• Text shown:
==============================

Rationalism – the view that reason has precedent over other ways of acquiring knowledge (Cambridge Dictionary of Philosophy, 1999).
Empiricism – the view that experience has primacy in human knowledge and justified belief (Cambridge Dictionary of Philosophy, 1999).
Empirical – derived from or guided by experience or experiment (The Macquarie Dictionary 1991).
Logical positivism – a twentieth century empiricist position embracing some form of the verification principle (Cambridge Dictionary of Philosophy, 1999).
Objectivism – the view that things are infused with meaning that exist independently of consciousness and experience (Crotty, 1998:5).
Scientific realism – the view that the subject matter of scientific research and scientific theory exists independently of our knowledge of it, and that the goal of scientific research is to describe and explain both observable and unobservable aspects of the world. Scientific realism holds that there are knowable, mind-independent facts, objects, or properties (Cambridge Dictionary of Philosophy, 1999).
Critical realism – like scientific realism, except it raises its claims within the social sciences (Cambridge Dictionary of Philosophy, 1999).
Anti-realism – rejects the view that there are knowable mind-independent facts, objects, or properties (Cambridge Dictionary of Philosophy, 1999).
Verification principle – the view that a proposition can be true either by definition, or by empirical verification (Cambridge Dictionary of Philosophy, 1999).
Metaphysics – the study of a transcendent reality that lies beyond the physical world and senses (Miller, 1993).
This topic will discuss positivist and empiricist philosophical assumptions and some of the critiques that have been directed at positivism within the human and social sciences. Positivism or logical positivism provide investigations that are informed by the assumptions of validity and verification. They attempt to provide a dispassionate and impartial explanation or prediction of some aspect of objective reality. Empiricism gives primacy to knowledge gained from experience. While there is overlap between the two concepts, there are also important differences.

==============================

• Record list:
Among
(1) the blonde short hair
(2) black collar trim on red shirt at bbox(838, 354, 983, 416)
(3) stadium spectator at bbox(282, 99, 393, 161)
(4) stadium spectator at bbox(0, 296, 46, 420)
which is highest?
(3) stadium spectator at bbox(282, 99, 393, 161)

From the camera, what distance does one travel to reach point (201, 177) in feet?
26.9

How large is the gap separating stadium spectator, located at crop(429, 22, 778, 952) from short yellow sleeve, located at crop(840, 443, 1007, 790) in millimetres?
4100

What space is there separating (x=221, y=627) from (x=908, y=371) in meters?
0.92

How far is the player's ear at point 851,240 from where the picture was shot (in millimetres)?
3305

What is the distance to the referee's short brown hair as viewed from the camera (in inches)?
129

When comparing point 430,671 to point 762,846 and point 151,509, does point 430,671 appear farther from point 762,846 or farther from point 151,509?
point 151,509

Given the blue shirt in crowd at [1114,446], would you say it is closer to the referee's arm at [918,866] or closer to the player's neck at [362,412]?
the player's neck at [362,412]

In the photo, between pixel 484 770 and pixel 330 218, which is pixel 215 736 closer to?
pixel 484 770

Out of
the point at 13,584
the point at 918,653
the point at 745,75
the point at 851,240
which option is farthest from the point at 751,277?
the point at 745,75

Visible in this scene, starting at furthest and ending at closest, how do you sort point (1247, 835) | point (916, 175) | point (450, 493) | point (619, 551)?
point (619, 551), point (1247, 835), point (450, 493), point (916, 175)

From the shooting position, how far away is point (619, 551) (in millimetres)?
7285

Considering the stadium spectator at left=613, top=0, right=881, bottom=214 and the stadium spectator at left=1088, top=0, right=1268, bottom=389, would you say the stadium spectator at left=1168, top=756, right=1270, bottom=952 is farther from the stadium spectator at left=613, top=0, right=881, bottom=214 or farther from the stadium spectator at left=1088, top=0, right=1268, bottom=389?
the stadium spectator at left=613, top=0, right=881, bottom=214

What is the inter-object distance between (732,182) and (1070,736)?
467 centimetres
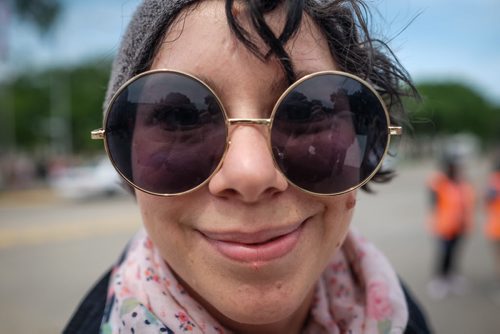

==============================

• Parts of the exercise:
(1) Translate this sentence from the philosophy glossary into French: "Empiricism gives primacy to knowledge gained from experience."
(2) Repeat verbatim the portion of the philosophy glossary that opens with the words containing "Rationalism – the" and closes with "experience (Crotty, 1998:5).".

• Full answers:
(1) L'empirisme accorde la primauté au savoir acquis par l'expérience.

(2)
Rationalism – the view that reason has precedent over other ways of acquiring knowledge (Cambridge Dictionary of Philosophy, 1999).
Empiricism – the view that experience has primacy in human knowledge and justified belief (Cambridge Dictionary of Philosophy, 1999).
Empirical – derived from or guided by experience or experiment (The Macquarie Dictionary 1991).
Logical positivism – a twentieth century empiricist position embracing some form of the verification principle (Cambridge Dictionary of Philosophy, 1999).
Objectivism – the view that things are infused with meaning that exist independently of consciousness and experience (Crotty, 1998:5).